こちらも3カ月に1回以上の頻度で、管轄する入国管理局に指定された様式に記入をし、直接持参もしくは郵送で報告をする必要があります。通常時の定期報告の際に必要な様式はおもに下記の様式になります。

•参考様式第3-6号 受入れ状況に係る届出書

•参考様式第3-7号 支援実施状況に係る届出書

•参考様式第3-7号(別紙) 1号特定技能外国人支援対象者名簿

•参考様式第3-8号 活動状況に係る届出書

•参考様式第3-8号(別紙) 特定技能外国人に対する報酬の支払状況

•参考様式第5-4号 相談記録書

•参考様式第5-5号 定期面談報告書(1号特定技能外国人用)

•参考様式第5-6号 定期面談報告書(監督者用)

•参考様式第5-7号 報酬支払証明書 ※給与が現金支払いの場合のみ必要

出入国在留管理庁:特定技能運用要領・各種様式等

その他

ここまでに挙げたもの以外にも、特定技能人材から相談があった場合に対応することはもちろん、日本人との交流促進(地域の神社のお祭りにつれていくなど)であったり、万一リストラした場合でも転職先の紹介を行わなければなりません。
こういったことから、自己完結型での受入れは相当ハードルが高いと言えます。

「委託型」の条件

委託型で特定技能人材を受入れる場合には、これまでの外国人材受入れ実績や自社での支援体制はまったく必要ありません。すべて登録支援機関に委託すればOKです。

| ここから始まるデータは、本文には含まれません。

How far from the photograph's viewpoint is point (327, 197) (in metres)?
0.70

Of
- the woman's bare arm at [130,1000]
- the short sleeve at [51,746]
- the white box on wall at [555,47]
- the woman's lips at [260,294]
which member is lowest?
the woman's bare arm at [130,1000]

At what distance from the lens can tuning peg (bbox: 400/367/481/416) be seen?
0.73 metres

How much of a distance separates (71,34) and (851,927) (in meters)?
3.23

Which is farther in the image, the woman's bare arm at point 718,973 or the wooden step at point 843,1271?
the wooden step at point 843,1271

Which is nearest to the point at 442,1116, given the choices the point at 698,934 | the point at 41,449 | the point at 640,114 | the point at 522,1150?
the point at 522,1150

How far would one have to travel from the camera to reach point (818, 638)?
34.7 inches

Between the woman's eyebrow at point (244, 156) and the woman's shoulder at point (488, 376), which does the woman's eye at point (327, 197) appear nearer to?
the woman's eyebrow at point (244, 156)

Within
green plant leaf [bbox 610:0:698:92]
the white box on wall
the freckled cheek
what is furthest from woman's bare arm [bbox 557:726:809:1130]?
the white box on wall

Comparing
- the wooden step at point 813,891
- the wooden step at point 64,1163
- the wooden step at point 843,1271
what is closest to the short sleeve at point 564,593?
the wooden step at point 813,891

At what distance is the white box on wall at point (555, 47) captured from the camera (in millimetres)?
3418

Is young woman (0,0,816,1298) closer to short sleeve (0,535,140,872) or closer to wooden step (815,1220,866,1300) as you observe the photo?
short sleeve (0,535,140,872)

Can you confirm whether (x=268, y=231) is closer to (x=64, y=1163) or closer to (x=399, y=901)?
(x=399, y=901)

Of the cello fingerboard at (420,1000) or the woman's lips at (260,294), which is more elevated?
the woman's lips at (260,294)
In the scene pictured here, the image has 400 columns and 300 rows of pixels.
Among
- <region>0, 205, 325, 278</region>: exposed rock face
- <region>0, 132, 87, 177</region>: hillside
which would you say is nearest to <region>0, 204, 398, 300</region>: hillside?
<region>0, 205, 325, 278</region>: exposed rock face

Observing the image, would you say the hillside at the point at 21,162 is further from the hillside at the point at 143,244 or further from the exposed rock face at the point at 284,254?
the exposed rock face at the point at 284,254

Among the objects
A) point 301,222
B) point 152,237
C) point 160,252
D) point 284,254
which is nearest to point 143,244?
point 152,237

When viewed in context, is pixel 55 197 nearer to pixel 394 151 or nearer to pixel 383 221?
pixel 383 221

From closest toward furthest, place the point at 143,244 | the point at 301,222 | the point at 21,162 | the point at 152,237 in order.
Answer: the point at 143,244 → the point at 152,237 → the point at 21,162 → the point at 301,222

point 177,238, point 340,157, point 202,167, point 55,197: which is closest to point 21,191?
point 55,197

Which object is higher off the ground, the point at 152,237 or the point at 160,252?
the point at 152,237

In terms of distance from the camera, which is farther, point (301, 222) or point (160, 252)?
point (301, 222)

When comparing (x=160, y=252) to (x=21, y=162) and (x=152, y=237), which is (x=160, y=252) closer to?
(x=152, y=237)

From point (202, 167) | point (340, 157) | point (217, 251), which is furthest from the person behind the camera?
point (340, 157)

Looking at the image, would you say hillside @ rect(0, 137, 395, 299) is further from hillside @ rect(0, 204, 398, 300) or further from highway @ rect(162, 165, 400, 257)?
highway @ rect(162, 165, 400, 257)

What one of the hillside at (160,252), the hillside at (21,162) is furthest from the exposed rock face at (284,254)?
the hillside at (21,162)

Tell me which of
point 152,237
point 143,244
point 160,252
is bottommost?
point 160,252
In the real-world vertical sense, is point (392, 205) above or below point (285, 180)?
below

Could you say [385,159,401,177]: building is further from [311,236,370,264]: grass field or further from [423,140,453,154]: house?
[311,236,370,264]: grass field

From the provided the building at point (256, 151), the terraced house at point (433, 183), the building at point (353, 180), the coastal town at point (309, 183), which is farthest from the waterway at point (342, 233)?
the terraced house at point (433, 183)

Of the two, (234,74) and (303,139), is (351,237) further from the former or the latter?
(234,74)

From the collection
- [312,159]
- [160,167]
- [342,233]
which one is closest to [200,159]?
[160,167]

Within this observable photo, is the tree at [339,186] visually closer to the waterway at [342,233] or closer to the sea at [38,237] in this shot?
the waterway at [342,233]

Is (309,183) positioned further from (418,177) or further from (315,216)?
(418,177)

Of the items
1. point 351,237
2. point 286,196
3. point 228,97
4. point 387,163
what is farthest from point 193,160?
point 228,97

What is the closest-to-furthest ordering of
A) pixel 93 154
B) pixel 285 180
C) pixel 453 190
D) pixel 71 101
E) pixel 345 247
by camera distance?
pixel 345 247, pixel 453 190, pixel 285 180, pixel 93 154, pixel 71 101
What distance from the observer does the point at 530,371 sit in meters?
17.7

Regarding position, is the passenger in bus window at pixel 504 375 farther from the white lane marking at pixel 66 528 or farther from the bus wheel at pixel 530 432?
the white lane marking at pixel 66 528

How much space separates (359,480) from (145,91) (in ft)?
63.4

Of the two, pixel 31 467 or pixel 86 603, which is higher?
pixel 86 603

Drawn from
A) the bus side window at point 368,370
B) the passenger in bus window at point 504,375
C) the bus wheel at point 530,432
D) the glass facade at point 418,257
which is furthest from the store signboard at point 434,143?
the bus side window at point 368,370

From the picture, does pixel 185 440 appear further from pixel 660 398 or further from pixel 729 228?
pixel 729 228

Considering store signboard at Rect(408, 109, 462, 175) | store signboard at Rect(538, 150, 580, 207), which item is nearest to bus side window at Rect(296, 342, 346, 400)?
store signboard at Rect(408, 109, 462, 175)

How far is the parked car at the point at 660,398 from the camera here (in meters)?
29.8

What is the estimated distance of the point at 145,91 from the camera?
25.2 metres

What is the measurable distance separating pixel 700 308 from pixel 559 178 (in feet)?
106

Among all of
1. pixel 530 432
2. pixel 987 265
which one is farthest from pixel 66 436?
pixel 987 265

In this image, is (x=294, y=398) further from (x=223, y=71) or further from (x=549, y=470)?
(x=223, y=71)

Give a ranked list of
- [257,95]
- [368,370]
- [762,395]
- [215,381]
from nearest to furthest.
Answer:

下記の記事で登録支援機関について説明しているので是非ご覧ください。

「委託型」で受入れるには

「委託型」で受入れるには、ここまで紹介してきたものをすべて登録支援機関に委託することができます。支援体制を整えておく必要も、支援計画を実行する必要もありません。ただ、毎月数万円/名程度の支援委託費を負担する必要があります。(業界平均は約2~3万円程度)
ただ、デメリットでも触れたように登録支援機関選びが難しく、どの登録支援機関に委託するかで人材の能力・サポートの質が大きく変わってきます。

まとめ

条件さえ満たしていれば、自己完結型と委託型のどちらを選択するのも受入企業の任意です。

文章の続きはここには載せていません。